Two days ago I did my usual run through of scenes to write that propelled me when I finished a section and ran out of story. But this time it appeared I really had run out of story. The characters had done everything they needed to.

“Ooooh!!!” I thought

“The end.” I wrote. Hmmmm, lets add a capital…

“The End.”

Grinning to myself I admired my handiwork whilst trying not to wake the chronically teething, sleep deprived baby who was napping on me at the time. After a celebratory tweet, I emailed myself the work to add to my draft and decided to take rest of the day off.

Whilst the aforementioned baby put something of a dampener on my celebratory efforts that evening, I still felt pretty elated.

So, knowing how much of a mess this draft is after pantsing most of the way through, breaking up the narrative into two strands (purely to prevent my head exploding at about 20k words) and having a load of info-dumps that dump the same info in about 3 different ways, I decided to cash in on the momentum and begin edits/rewriting straight away, at least until I had a cohesive, chronological story.

Last night I wrote each scene on post-it notes, initially to organise the merging of the two threads and evaluate the usefulness of each scene. I did one thread and ran out of post-its (the toddler may have a stash in her cooker but I lack the energy to check). No biggie, there’s always tomorrow.

I was still buzzing.

Until tomorrow came.

Now I’m struggling.

I could claim forgetting to buy more post-it’s as the issue, but it’s just an excuse.

The sleep deprivation is really kicking in (it’s been 3 months of solid teething, colds growth spurts and more teething), but I’ve pushed through that barrier to write the last 40k words, so that’s not really the issue.

The draining, exhausting, demoralising issue is…the enormity of the work ahead of me.

Now I’ve not been under any illusions that I’ve been writing good stuff. It’s not a pernicious pin prick to an overinflated ego. The story is there (somewhere) and the characters are good (well, horrible, mostly, but they are real. Wait, you’re locking me where?!…) and since a couple of early critiques hammered in how important it is not to get too enamoured with your own work and over-edit the first chapter to perfection. I’ve followed the advice and allowed the language to slide appallingly, she wrote, appalled at her writing, in the interest of getting to the end of the damn thing.

I should also ‘fess up to laziness, as I know there are scenes that I skimmed over to get through the dialogue or into the action.
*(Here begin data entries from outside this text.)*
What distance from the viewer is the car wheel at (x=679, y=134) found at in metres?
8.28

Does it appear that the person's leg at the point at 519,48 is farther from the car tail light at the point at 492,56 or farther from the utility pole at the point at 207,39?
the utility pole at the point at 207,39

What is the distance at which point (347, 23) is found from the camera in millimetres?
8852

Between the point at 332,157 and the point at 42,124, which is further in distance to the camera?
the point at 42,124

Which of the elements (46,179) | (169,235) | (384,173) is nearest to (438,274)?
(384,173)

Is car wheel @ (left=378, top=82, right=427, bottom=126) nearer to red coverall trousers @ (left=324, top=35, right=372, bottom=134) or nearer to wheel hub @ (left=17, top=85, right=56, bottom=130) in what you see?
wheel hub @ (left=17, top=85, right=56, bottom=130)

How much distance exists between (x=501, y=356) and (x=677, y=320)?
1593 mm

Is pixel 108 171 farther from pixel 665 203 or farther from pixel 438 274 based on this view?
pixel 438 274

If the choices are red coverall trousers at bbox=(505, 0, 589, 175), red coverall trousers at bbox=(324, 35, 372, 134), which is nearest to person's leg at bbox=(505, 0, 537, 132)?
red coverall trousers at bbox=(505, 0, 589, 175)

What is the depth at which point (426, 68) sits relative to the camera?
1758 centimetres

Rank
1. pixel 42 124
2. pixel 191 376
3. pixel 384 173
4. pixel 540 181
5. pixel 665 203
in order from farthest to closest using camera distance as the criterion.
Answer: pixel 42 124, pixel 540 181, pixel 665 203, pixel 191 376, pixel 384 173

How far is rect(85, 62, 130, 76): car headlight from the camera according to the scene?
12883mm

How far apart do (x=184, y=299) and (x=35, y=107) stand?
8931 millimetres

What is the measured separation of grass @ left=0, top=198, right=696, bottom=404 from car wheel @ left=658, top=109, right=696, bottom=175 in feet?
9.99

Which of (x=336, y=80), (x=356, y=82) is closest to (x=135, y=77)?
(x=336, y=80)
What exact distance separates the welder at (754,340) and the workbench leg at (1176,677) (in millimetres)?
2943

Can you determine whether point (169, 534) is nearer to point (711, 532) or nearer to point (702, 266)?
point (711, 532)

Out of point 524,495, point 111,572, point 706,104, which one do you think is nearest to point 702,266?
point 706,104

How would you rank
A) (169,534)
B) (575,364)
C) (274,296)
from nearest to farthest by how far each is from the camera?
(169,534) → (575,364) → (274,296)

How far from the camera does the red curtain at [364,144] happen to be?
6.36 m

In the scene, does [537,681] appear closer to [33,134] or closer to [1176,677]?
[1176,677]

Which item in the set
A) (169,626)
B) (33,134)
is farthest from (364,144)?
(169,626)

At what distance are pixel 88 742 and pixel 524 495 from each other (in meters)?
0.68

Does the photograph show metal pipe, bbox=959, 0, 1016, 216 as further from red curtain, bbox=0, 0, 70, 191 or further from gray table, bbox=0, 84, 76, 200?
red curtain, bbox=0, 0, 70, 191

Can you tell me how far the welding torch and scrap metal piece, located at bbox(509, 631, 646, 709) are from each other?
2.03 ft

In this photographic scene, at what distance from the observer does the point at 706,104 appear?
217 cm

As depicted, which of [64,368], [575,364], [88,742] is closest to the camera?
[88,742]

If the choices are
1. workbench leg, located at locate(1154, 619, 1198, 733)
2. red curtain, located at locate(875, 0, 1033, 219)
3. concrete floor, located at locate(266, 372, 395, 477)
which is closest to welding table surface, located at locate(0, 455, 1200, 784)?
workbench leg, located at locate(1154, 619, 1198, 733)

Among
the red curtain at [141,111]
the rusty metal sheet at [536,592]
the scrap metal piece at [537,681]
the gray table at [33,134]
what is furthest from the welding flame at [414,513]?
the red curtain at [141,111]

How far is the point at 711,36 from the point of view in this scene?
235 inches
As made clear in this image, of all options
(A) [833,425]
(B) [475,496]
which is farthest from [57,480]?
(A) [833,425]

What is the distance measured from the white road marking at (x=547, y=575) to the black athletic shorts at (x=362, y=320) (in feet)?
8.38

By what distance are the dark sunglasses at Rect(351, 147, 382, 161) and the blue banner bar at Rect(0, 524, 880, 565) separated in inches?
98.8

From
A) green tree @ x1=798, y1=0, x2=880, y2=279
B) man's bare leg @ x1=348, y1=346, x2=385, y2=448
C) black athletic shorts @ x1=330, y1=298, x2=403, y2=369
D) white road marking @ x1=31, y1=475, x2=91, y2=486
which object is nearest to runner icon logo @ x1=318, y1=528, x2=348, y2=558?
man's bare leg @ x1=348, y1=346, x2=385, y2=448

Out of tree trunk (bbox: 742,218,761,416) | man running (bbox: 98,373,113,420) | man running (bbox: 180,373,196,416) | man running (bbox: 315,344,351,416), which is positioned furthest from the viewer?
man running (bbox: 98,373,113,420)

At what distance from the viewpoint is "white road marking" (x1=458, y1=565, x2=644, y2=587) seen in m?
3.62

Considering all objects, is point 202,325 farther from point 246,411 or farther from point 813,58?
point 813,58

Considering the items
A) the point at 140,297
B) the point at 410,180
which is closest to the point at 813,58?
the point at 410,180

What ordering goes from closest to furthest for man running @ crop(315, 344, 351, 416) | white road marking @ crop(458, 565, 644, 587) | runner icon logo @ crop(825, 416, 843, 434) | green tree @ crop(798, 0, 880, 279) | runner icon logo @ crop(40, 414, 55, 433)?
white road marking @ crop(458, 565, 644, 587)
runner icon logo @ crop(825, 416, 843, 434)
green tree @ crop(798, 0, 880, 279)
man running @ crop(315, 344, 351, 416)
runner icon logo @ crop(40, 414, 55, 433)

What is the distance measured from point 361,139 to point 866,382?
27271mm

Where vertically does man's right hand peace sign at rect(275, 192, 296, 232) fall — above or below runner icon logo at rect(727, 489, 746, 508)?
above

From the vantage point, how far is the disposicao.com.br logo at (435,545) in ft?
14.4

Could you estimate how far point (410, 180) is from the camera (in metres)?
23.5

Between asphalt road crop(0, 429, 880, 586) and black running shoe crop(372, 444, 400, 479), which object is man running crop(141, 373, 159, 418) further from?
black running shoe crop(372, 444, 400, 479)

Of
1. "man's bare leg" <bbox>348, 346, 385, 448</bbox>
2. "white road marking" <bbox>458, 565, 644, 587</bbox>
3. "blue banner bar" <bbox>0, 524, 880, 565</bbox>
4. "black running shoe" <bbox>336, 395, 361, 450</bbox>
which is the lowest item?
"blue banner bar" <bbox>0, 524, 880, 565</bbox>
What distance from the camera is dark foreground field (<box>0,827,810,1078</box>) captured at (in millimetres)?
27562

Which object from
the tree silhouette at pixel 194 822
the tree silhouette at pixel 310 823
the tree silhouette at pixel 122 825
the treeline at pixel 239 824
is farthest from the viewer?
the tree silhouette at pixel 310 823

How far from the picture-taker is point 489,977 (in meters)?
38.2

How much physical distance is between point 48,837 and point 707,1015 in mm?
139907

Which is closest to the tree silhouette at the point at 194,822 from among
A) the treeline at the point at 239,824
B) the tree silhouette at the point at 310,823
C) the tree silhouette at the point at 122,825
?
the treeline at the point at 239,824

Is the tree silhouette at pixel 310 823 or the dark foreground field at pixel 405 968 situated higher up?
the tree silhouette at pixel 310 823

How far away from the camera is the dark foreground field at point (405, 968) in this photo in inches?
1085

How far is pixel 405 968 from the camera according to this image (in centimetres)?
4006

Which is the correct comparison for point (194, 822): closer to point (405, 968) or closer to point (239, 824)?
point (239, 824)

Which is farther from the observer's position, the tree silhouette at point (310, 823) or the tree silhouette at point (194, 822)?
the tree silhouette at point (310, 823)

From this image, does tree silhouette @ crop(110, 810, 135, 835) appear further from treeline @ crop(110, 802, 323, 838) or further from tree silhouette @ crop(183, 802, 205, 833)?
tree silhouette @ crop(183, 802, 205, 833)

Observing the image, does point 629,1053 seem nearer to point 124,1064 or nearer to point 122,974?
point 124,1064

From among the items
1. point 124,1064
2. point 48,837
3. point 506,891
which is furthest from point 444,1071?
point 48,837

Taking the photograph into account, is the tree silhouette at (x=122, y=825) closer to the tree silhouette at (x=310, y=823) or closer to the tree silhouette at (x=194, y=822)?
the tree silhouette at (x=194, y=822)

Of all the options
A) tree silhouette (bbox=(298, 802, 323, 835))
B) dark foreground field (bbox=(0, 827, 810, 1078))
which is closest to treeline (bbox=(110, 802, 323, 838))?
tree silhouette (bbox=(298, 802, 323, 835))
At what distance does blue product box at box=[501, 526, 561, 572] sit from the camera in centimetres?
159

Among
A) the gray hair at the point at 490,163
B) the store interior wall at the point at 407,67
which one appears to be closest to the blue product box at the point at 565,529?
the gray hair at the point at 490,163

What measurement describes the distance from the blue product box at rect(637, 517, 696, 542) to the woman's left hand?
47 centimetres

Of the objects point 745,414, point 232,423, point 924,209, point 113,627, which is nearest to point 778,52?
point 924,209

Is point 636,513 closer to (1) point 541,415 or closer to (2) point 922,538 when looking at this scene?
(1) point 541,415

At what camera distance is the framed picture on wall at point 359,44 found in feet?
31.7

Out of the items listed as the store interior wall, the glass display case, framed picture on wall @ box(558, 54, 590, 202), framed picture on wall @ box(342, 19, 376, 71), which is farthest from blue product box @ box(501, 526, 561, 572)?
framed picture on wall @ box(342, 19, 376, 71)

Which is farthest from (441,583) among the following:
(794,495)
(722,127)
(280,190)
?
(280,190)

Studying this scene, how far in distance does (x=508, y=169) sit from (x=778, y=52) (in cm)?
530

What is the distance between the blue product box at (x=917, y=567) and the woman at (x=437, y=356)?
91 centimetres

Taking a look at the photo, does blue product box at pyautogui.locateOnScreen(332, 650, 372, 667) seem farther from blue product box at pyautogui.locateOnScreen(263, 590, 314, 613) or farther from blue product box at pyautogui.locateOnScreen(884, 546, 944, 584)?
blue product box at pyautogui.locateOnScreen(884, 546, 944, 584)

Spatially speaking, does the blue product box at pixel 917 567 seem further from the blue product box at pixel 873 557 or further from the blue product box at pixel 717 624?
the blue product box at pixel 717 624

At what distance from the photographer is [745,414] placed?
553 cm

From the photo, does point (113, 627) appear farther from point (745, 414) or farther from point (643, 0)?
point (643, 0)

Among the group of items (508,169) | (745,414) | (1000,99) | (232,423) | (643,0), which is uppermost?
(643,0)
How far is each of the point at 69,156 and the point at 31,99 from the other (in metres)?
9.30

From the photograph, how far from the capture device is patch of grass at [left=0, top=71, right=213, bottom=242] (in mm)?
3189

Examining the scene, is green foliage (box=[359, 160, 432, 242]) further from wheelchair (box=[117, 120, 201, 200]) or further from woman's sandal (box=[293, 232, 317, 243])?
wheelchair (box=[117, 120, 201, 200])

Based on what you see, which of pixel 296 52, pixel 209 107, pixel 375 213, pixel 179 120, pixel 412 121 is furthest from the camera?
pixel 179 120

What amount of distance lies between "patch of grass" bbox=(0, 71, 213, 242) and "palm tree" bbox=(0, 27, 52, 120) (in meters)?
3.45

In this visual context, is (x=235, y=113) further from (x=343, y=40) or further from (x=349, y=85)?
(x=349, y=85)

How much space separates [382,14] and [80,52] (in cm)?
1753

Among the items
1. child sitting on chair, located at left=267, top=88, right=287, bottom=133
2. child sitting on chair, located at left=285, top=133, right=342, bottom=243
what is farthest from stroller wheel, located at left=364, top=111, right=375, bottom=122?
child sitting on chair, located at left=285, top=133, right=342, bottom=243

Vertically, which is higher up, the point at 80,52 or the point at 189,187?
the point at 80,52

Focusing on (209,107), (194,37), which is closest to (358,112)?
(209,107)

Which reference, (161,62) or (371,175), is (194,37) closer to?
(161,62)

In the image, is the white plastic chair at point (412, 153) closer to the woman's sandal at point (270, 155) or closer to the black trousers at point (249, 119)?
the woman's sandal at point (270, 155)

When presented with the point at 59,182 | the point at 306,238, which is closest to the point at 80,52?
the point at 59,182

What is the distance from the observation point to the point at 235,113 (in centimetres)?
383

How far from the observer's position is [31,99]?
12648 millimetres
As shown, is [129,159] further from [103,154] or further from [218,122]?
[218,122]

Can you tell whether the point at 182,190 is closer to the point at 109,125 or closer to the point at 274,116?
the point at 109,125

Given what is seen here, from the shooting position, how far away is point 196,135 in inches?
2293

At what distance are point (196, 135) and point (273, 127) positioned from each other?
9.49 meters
One section did indeed start:

“blahblahblah, %$@# happens, they’re all locked up.”

for a few days before I forced myself to go back and rewrite it after the niggles got too much, but there are more parts like that.

This is probably why I ended up short of my 60k target, but that didn’t bother me because I knew I had to do big edits anyway, and I just wanted the story to run its natural course, but that was then.

Now I’ve actually got to look my characters in the eye and work out how to tell the damn story.

And this is where I’m getting reacquainted with my old 30k hump nemesis, “the fear”, as novelist Andy Killeen puts it.

Because what if I can’t tell that story?

And if I do…

What if no one wants to hear it?

It’s tempting to take some time off from it all like many writers recommend but then I’m scared I’ll lose momentum and be so overwhelmed that I won’t be able to work out where the hell it’s all going.

The point is moot, as the next few days are dedicated to Christmas and all its colourful paraphernalia (our nearly-three year old is finally old enough to really appreciate it and has been getting excited since September!). Hopefully a bit of Christmas cheer will re-energise me, or I’ll find some inspiration on the wonderful writing blogs that abound the internet.